Reading passage

Aug. 17, 2018

August 17, 2018: ST. HYACINTH OF POLAND

August 17, 2018: ST. HYACINTH OF POLAND, CONFESSOR

Rank: Double

 

Great was thy privilege, O son of Dominic, to be so closely associated to Mary as to enter into thy glory on the very feast of her triumph. As thou occupiest so fair a place in the procession accompanying her to heaven, tell us of her greatness, her beauty, her love for us poor creatures, whom she desires to make sharers, like thee, in her bliss.

 

Prayer (Collect).

O God, who comfortest us by the yearly solemnity of blessed Hyacinth, thy Confessor; mercifully grant, that while we celebrate his feast, we may imitate his actions. Through our Lord Jesus Christ, thy Son, who liveth and reigneth with thee, in the unity of the Holy Ghost, God, world without end. Amen.

 

One of the loveliest lilies from the Dominican field to-day unfurls its petals at the foot of Mary's throne. Hyacinth represents on the sacred cycle that in trepid band of missionaries who, in the thirteenth and fourteenth centuries, faced the barbarism of the Tartars and Mussulmans which was threatening the West. From the Alps to the Northern frontiers of the Chinese Empire, from the islands of the Archipelago to the Arctic regions, he propagated his Order and spread the kingdom of God. On the Steppes, where the schism of Constantinople disputed its conquests with the idolatrous invaders from the North, he was seen for forty years working prodigies, confounding heresy, dispelling the darkness of infidelity.

The consecration of martyrdom was not wanting to this, any more than to the first Apostolate. Many were the admirable episodes, where the Angels seemed to smile upon the hard combats of their earthly brethren. In the convent founded by Hyacinth at Sandomir on the Vistula, forty-eight Friars Preachers were gathered together under the rule of Blessed Sadoc. One day the lector of the Martyrology, announcing the feast of the morrow, read these words which appeared before his eyes in letters of gold: AT SANDOMIR ON THE 4TH OF THE NONES OF JUNE, THE PASSION OF FORTY-NINE MARTYRS. The astonished brethren soon understood this extraordinary announcement; in the joy of their souls they prepared to gather the palm, which was procured for them by an irruption of the Tartars on the very day mentioned. They were assembled in choir at the happy moment, and whilst singing the Salve Regina they dyed with their blood the pavement of the church.

Source excerpt
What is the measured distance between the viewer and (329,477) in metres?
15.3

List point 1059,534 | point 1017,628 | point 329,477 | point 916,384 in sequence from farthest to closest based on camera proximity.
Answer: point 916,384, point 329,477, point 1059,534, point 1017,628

Work required
From the page on St. Hyacinth, return the stretch from "Aug. 17, 2018" through "in her bliss.", word for word. The data is unrelated to the page on St. Hyacinth.

Worked answer
Aug. 17, 2018

August 17, 2018: ST. HYACINTH OF POLAND

August 17, 2018: ST. HYACINTH OF POLAND, CONFESSOR

Rank: Double

 

Great was thy privilege, O son of Dominic, to be so closely associated to Mary as to enter into thy glory on the very feast of her triumph. As thou occupiest so fair a place in the procession accompanying her to heaven, tell us of her greatness, her beauty, her love for us poor creatures, whom she desires to make sharers, like thee, in her bliss.